::: Excerpted data
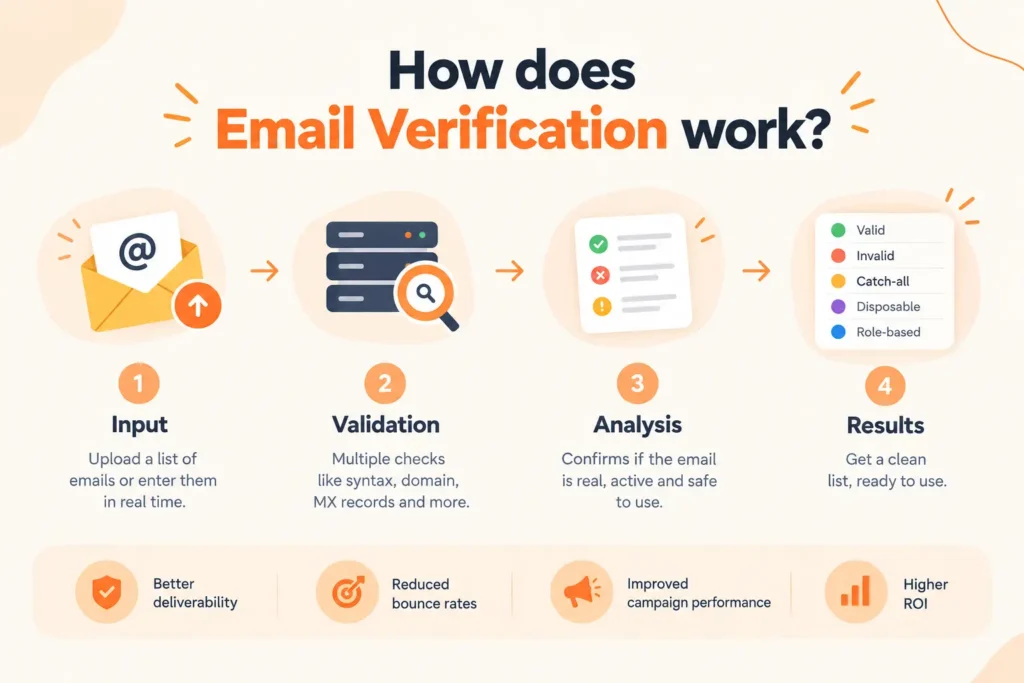 How does
Email Verification work?

@

Valid
Invalid
Catch-all
Disposable
Role-based

1
Input
Upload a list of emails or enter them in real time.

2
Validation
Multiple checks like syntax, domain, MX records and more.

3
Analysis
Confirms if the email is real, active and safe to use.

4
Results
Get a clean list, ready to use.

Better deliverability

Reduced bounce rates

Improved campaign performance

Higher ROI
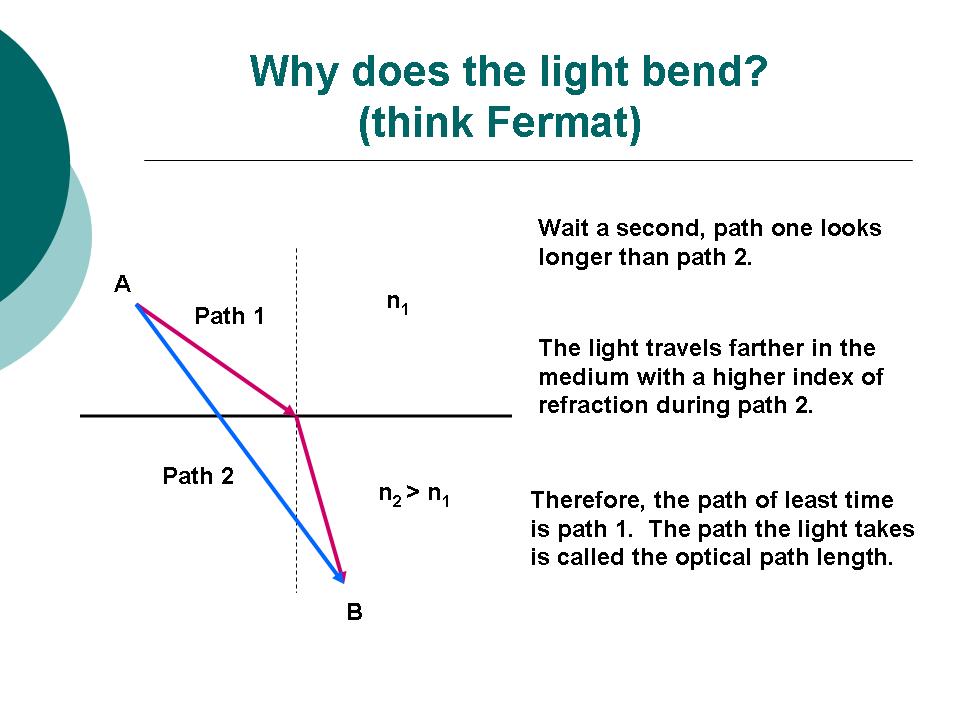 Why does the light bend?
(think Fermat)

A

Path 1

$n_1$

Path 2

$n_2 > n_1$

B

Wait a second, path one looks longer than path 2.

The light travels farther in the medium with a higher index of refraction during path 2.

Therefore, the path of least time is path 1. The path the light takes is called the optical path length.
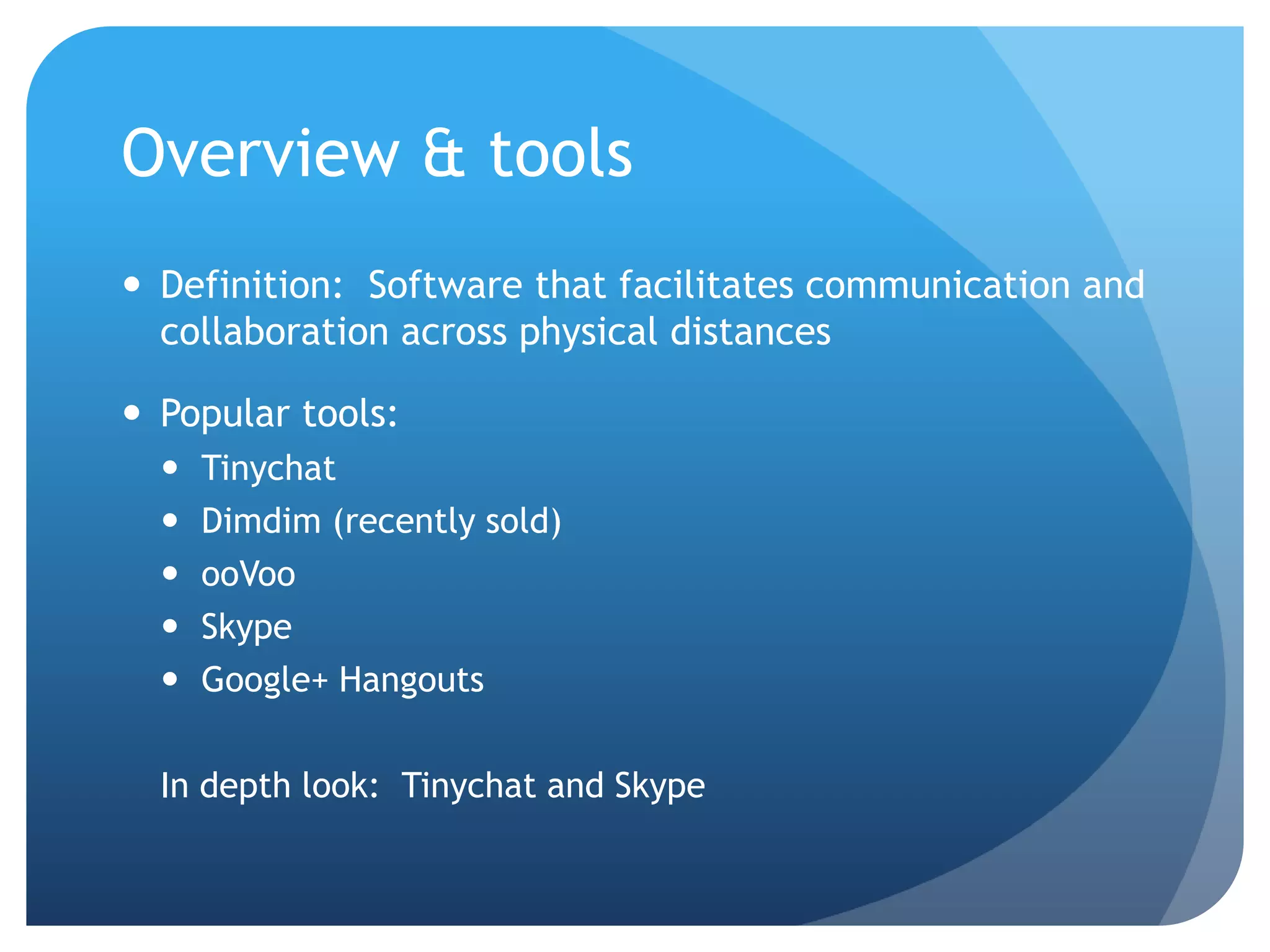 Overview & tools

• Definition: Software that facilitates communication and collaboration across physical distances

• Popular tools:
  • Tinychat
  • Dimdim (recently sold)
  • ooVoo
  • Skype
  • Google+ Hangouts

In depth look: Tinychat and Skype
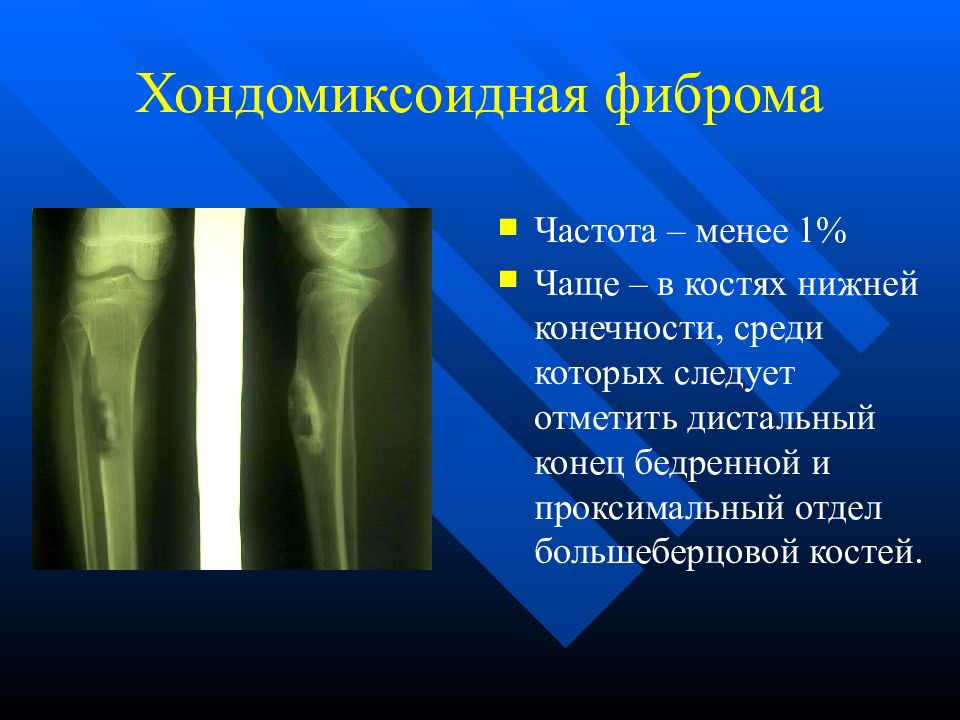 Хондомиксоидная фиброма

Частота – менее 1%

Чаще – в костях нижней конечности, среди которых следует отметить дистальный конец бедренной и проксимальный отдел большеберцовой костей.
::::::
Exercise goal: Reproduce exactly and only the lines from the one with "Therefore, the path" through the final line of the records above, inclusive. Pictures must be left out.

Answer to the problem:
Therefore, the path of least time is path 1. The path the light takes is called the optical path length.
 Overview & tools

• Definition: Software that facilitates communication and collaboration across physical distances

• Popular tools:
  • Tinychat
  • Dimdim (recently sold)
  • ooVoo
  • Skype
  • Google+ Hangouts

In depth look: Tinychat and Skype
 Хондомиксоидная фиброма

Частота – менее 1%

Чаще – в костях нижней конечности, среди которых следует отметить дистальный конец бедренной и проксимальный отдел большеберцовой костей.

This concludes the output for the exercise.